▸ Exercise goal
Could you copy, word for word, only the lines from the one containing "From the image, can" through the last line of the records below, both included?

(Excerpts of spatial question data)
- - - - -

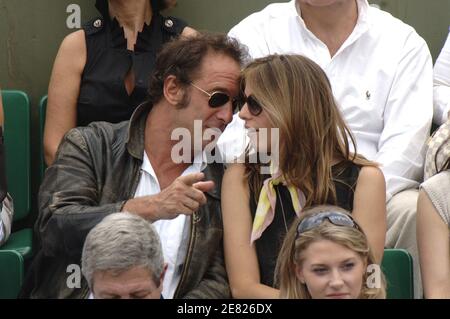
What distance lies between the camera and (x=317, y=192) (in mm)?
3441

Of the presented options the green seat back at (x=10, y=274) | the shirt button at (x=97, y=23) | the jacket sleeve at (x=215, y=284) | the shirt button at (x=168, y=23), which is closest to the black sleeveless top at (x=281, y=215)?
the jacket sleeve at (x=215, y=284)

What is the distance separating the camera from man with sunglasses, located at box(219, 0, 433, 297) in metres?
4.12

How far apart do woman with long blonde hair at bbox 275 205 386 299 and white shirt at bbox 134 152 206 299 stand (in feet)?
1.40

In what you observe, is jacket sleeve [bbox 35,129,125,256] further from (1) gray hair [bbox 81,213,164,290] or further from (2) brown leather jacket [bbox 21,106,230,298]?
(1) gray hair [bbox 81,213,164,290]

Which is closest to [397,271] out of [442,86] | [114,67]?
[442,86]

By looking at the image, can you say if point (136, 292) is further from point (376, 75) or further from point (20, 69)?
point (20, 69)

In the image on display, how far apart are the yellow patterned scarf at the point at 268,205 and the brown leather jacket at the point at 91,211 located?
0.15 metres

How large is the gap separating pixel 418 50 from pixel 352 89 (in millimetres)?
336

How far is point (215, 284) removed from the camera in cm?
347

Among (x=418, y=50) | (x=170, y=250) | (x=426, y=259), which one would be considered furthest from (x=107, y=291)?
(x=418, y=50)

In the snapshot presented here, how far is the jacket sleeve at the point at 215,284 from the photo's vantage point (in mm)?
3416

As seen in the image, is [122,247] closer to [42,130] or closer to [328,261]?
[328,261]

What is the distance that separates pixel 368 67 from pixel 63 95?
123 centimetres

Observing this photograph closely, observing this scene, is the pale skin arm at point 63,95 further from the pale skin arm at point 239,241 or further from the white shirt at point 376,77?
the pale skin arm at point 239,241
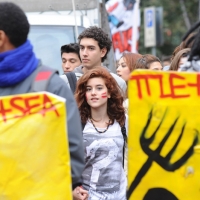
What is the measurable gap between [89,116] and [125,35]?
796 cm

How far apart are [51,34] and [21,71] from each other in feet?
17.8

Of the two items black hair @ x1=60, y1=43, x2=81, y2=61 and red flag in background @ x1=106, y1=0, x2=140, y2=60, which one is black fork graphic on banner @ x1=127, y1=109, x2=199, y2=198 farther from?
red flag in background @ x1=106, y1=0, x2=140, y2=60

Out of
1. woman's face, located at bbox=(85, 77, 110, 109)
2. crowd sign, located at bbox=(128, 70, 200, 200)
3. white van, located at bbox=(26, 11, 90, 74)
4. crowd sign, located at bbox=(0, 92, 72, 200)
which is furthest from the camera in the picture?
white van, located at bbox=(26, 11, 90, 74)

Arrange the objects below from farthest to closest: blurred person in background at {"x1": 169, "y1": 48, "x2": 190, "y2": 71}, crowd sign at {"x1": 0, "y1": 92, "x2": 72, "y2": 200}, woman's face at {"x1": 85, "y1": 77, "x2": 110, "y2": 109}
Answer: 1. blurred person in background at {"x1": 169, "y1": 48, "x2": 190, "y2": 71}
2. woman's face at {"x1": 85, "y1": 77, "x2": 110, "y2": 109}
3. crowd sign at {"x1": 0, "y1": 92, "x2": 72, "y2": 200}

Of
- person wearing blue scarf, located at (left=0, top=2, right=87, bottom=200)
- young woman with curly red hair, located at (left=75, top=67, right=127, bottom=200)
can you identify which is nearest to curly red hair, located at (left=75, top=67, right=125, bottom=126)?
young woman with curly red hair, located at (left=75, top=67, right=127, bottom=200)

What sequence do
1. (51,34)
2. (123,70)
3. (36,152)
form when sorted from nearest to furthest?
(36,152)
(123,70)
(51,34)

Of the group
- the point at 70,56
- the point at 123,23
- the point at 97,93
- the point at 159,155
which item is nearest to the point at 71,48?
the point at 70,56

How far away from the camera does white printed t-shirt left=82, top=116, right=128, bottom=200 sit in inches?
204

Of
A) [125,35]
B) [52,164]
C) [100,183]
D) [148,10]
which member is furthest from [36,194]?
[148,10]

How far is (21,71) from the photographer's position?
12.5 ft

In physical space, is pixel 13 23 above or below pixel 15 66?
above

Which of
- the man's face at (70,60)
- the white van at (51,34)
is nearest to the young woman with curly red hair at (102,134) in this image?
the man's face at (70,60)

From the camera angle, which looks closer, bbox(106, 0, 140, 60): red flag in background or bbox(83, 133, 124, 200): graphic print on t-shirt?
bbox(83, 133, 124, 200): graphic print on t-shirt

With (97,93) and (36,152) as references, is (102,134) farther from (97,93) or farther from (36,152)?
(36,152)
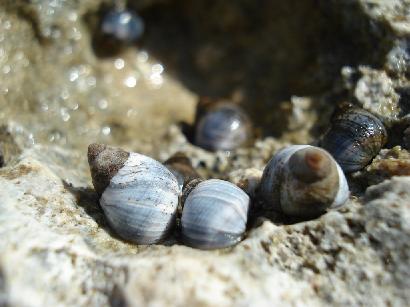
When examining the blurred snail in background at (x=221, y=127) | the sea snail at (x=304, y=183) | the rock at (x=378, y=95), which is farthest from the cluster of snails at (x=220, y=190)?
the blurred snail in background at (x=221, y=127)

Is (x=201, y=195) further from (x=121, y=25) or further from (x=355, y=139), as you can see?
(x=121, y=25)

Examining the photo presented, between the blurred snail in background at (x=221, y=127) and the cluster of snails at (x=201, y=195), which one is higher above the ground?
the cluster of snails at (x=201, y=195)

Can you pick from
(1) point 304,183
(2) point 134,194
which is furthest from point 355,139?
(2) point 134,194

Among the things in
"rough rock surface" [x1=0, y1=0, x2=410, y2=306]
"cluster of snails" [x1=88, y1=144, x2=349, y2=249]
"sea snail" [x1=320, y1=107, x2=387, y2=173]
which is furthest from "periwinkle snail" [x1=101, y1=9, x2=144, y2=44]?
"sea snail" [x1=320, y1=107, x2=387, y2=173]

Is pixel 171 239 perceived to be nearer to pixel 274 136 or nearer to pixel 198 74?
pixel 274 136

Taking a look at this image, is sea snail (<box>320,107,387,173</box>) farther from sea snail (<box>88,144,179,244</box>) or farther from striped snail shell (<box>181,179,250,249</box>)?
sea snail (<box>88,144,179,244</box>)

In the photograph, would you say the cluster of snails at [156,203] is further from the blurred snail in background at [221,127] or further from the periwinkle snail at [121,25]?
the periwinkle snail at [121,25]
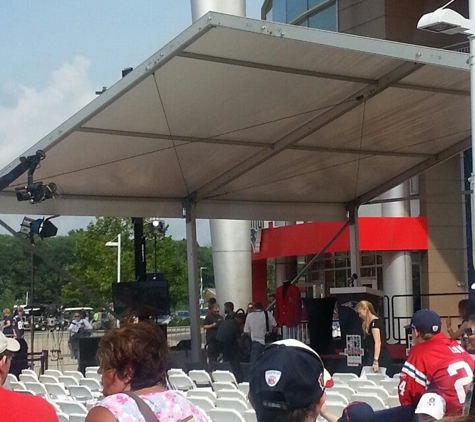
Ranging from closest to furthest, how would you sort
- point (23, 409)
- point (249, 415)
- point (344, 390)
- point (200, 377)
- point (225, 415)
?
point (23, 409)
point (225, 415)
point (249, 415)
point (344, 390)
point (200, 377)

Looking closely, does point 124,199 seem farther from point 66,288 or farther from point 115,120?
point 66,288

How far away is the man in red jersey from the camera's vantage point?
16.2 feet

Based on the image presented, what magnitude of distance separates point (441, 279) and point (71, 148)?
14161 millimetres

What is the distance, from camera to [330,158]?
16828mm

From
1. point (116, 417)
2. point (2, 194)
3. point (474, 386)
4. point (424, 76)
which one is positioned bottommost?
point (116, 417)

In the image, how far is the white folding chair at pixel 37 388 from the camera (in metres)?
10.3

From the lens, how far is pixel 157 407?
303 cm

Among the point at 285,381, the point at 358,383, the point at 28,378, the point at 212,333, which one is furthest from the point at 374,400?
the point at 212,333

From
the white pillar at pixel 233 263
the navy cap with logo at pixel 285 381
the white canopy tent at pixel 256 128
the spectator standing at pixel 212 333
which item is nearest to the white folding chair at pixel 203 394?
the white canopy tent at pixel 256 128

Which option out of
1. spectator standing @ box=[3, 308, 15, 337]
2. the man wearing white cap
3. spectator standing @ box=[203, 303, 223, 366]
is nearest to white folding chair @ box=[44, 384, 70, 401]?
spectator standing @ box=[203, 303, 223, 366]

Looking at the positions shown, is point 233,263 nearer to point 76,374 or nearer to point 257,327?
point 257,327

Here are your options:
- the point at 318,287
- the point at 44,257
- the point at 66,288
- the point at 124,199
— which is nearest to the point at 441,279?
the point at 318,287

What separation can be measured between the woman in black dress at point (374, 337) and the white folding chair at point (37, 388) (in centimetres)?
436

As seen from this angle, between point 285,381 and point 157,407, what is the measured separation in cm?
88
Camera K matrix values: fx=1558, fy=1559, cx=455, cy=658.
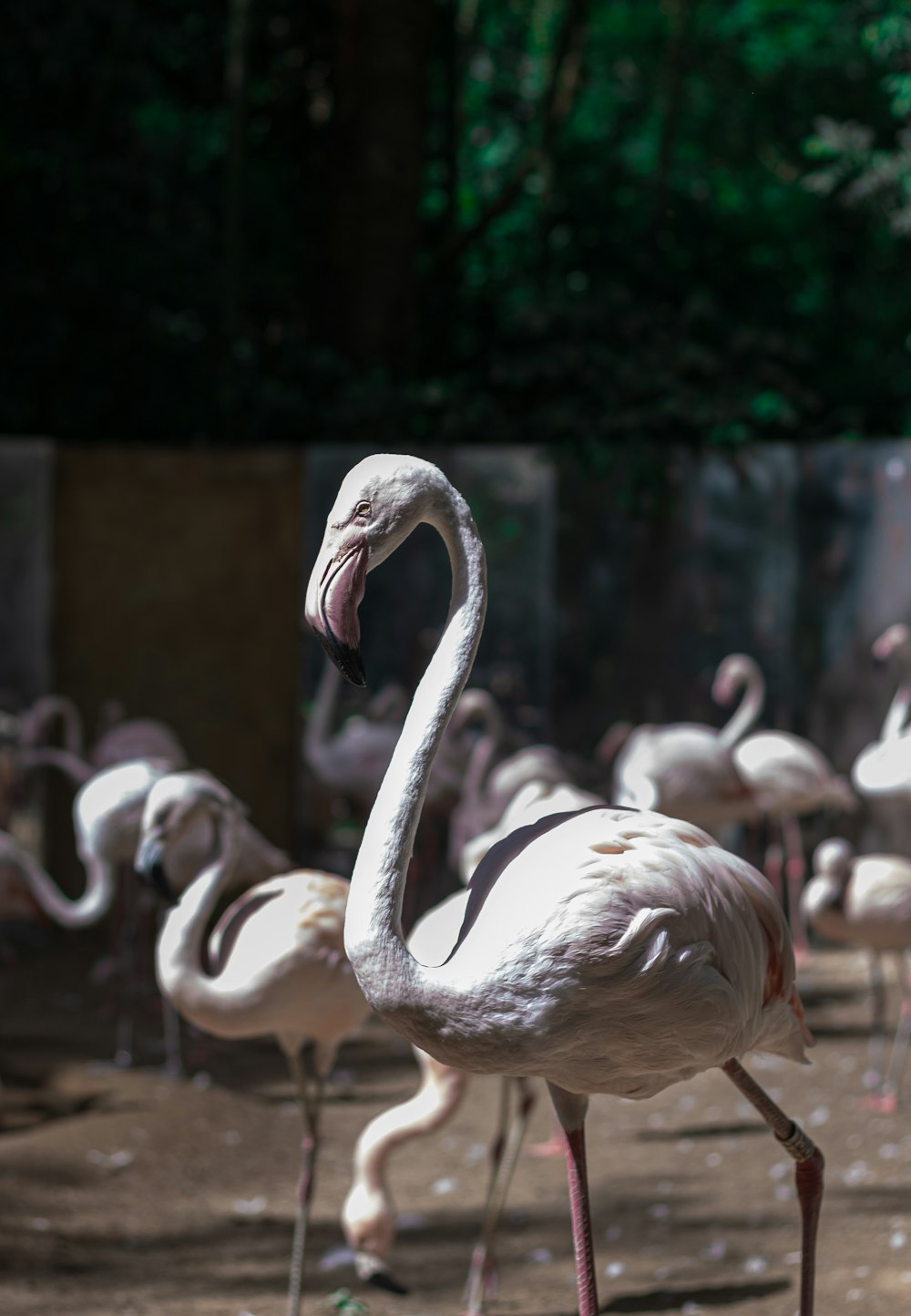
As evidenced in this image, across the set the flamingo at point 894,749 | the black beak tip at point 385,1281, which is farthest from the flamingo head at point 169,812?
the flamingo at point 894,749

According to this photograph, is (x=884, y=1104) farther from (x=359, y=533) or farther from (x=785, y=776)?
(x=359, y=533)

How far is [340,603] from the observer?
2381 mm

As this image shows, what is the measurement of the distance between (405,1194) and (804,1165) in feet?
6.26

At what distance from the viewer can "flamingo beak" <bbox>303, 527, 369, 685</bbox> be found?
92.4 inches

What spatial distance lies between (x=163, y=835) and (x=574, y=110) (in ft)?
33.5

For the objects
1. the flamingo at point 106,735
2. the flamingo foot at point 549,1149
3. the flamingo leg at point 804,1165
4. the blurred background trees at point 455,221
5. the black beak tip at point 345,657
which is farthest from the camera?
the blurred background trees at point 455,221

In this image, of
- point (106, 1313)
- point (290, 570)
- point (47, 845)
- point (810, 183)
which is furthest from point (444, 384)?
point (106, 1313)

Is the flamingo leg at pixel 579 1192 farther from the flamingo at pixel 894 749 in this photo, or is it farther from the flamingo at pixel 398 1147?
the flamingo at pixel 894 749

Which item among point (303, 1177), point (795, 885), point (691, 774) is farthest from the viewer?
point (795, 885)

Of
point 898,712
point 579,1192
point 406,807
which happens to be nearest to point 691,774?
point 898,712

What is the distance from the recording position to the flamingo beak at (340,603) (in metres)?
2.35

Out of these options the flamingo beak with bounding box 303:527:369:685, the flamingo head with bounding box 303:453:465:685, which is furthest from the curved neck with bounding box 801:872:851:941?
the flamingo beak with bounding box 303:527:369:685

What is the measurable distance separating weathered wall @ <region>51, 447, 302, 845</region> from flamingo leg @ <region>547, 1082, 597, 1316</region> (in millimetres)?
5731

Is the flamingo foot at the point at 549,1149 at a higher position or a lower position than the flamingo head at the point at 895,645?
lower
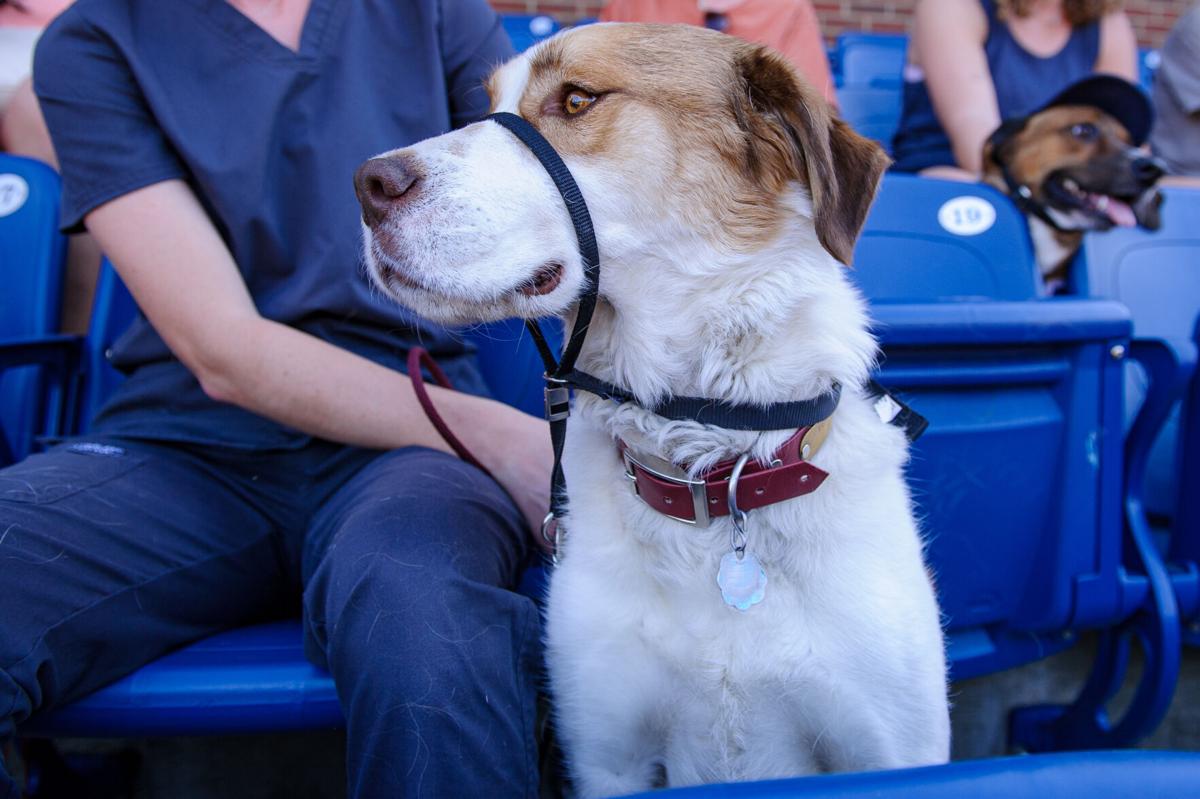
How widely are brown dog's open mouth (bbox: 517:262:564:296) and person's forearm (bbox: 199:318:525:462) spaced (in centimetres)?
46

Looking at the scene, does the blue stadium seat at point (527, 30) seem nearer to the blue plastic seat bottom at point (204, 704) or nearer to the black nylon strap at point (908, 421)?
the black nylon strap at point (908, 421)

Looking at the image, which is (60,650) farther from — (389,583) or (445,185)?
(445,185)

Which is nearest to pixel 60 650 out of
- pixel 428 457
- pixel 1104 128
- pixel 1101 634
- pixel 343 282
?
pixel 428 457

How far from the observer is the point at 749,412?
1.28 metres

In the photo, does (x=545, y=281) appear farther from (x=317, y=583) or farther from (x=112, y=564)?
(x=112, y=564)

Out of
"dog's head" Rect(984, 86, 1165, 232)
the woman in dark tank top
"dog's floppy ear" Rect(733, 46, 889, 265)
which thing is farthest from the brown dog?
"dog's floppy ear" Rect(733, 46, 889, 265)

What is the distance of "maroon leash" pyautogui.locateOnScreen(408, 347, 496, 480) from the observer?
153 centimetres

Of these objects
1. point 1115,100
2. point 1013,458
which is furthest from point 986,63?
point 1013,458

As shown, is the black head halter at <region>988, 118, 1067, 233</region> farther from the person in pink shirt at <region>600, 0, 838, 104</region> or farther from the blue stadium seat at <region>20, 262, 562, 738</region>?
the blue stadium seat at <region>20, 262, 562, 738</region>

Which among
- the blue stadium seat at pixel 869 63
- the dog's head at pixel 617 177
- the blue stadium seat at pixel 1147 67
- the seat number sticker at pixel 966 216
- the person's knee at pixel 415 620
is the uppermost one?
the dog's head at pixel 617 177

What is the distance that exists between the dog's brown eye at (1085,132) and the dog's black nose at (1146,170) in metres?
0.18

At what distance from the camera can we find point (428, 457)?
1.58m

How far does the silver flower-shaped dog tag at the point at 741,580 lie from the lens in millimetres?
1246

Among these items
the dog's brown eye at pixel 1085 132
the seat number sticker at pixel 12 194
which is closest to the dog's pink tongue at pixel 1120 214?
the dog's brown eye at pixel 1085 132
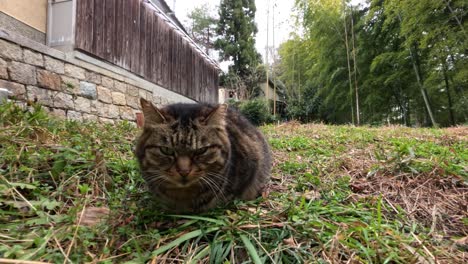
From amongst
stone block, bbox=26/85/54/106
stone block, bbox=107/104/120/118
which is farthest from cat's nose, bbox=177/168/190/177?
stone block, bbox=107/104/120/118

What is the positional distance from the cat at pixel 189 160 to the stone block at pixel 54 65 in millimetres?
3434

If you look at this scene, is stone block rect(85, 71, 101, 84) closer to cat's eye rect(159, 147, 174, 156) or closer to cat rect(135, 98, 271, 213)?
cat rect(135, 98, 271, 213)

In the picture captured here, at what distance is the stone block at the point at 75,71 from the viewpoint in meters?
4.50

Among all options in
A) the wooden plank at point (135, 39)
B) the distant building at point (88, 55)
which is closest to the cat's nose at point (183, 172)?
the distant building at point (88, 55)

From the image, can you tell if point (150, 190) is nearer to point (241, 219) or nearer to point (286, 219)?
point (241, 219)

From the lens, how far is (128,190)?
169 cm

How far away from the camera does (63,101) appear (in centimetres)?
435

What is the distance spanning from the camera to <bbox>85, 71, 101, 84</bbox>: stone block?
4.95m

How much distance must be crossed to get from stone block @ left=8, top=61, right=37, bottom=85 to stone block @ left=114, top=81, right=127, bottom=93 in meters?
1.79

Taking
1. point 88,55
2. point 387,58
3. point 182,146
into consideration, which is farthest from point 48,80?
point 387,58

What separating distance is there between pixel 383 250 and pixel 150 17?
288 inches

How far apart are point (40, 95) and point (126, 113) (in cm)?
200

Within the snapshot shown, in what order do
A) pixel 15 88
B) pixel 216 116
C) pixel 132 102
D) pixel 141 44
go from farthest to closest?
pixel 141 44 < pixel 132 102 < pixel 15 88 < pixel 216 116

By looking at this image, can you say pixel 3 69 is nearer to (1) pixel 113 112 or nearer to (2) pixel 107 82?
(2) pixel 107 82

- - - - -

▸ Answer
From the image, can you tell if point (150, 190) is nearer to point (241, 219) or nearer to point (286, 219)?
point (241, 219)

From the lens, how far is (128,190)?
169 cm

How far away from the camera does (63,101) appear (in centimetres)?
435

What is the distance spanning from the camera to <bbox>85, 71, 101, 84</bbox>: stone block?
4.95m

How much distance must be crossed to get from stone block @ left=8, top=61, right=37, bottom=85 to stone block @ left=114, top=81, right=127, bottom=93 in meters?
1.79

Taking
1. point 88,55
2. point 387,58
3. point 182,146
into consideration, which is farthest from point 48,80?
point 387,58

What separating distance is there between pixel 383 250 and pixel 150 17?
288 inches

How far apart are point (40, 95) and point (126, 113) (in cm)?
200

Within the snapshot shown, in what order do
A) pixel 15 88
B) pixel 216 116
C) pixel 132 102
D) pixel 141 44
go from farthest to closest?
pixel 141 44 < pixel 132 102 < pixel 15 88 < pixel 216 116

By looking at this image, can you say pixel 3 69 is nearer to (1) pixel 113 112 or nearer to (2) pixel 107 82?
(2) pixel 107 82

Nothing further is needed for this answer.